Reproduce the records in the stretch from the line containing "Dawlance DCA 9630 BG A Series Range Hood" through the line containing "thumb_095515-sunseeker-45-apache", substituting "Cooker Hood" for "Range Hood" and leaving everything else unchanged. Give only those lines, without the pictures.

• Exercise input
====

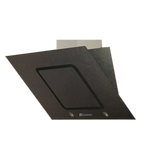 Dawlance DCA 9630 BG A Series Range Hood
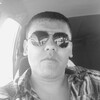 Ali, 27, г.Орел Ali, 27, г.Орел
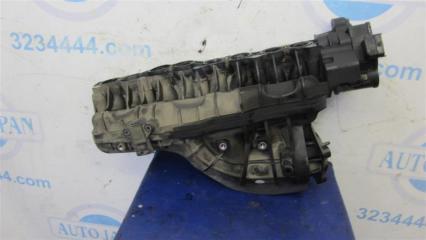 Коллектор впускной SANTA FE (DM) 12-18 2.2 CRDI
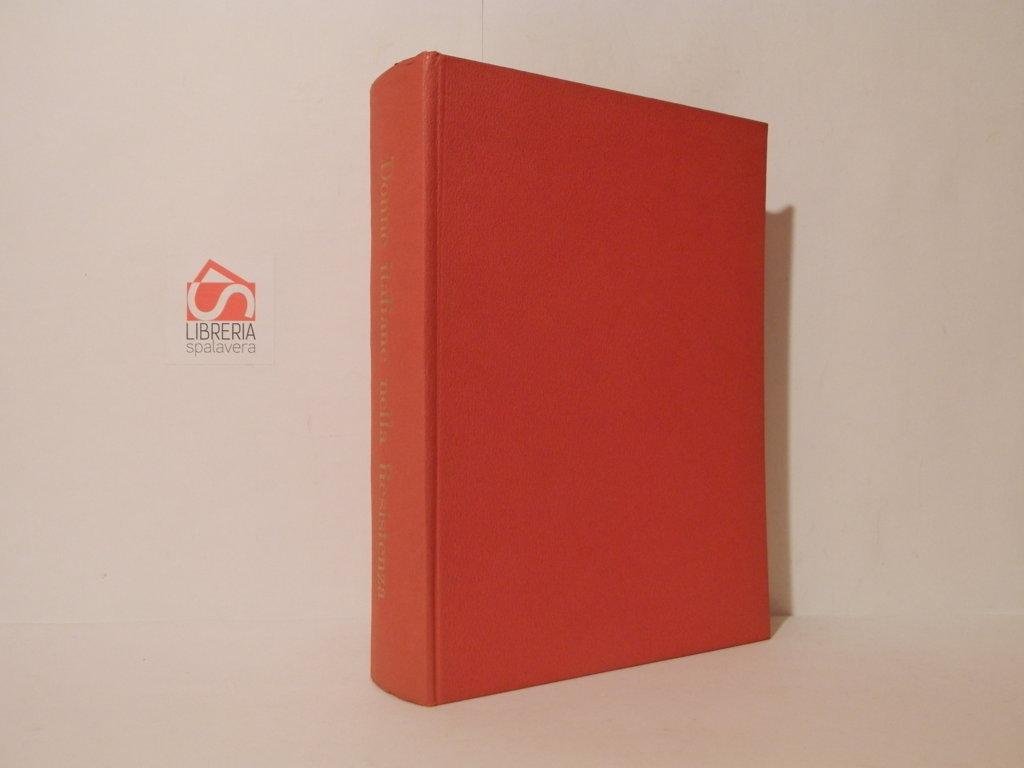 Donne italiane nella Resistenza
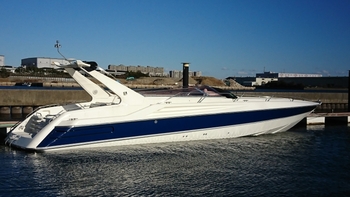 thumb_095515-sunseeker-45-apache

====

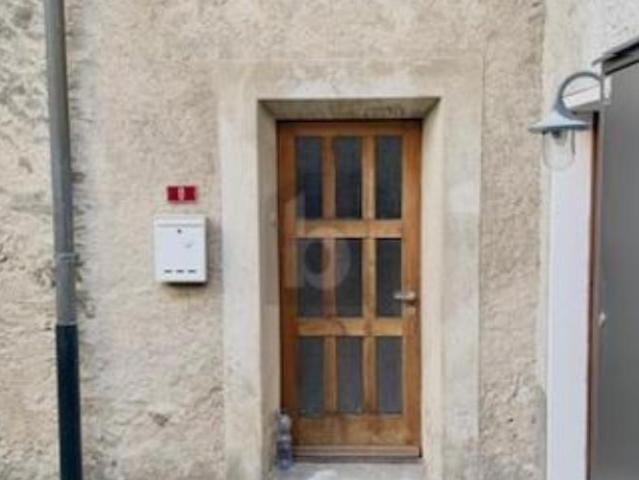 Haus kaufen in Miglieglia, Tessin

====

• Result for this task
 Dawlance DCA 9630 BG A Series Cooker Hood
 Ali, 27, г.Орел Ali, 27, г.Орел
 Коллектор впускной SANTA FE (DM) 12-18 2.2 CRDI
 Donne italiane nella Resistenza
 thumb_095515-sunseeker-45-apache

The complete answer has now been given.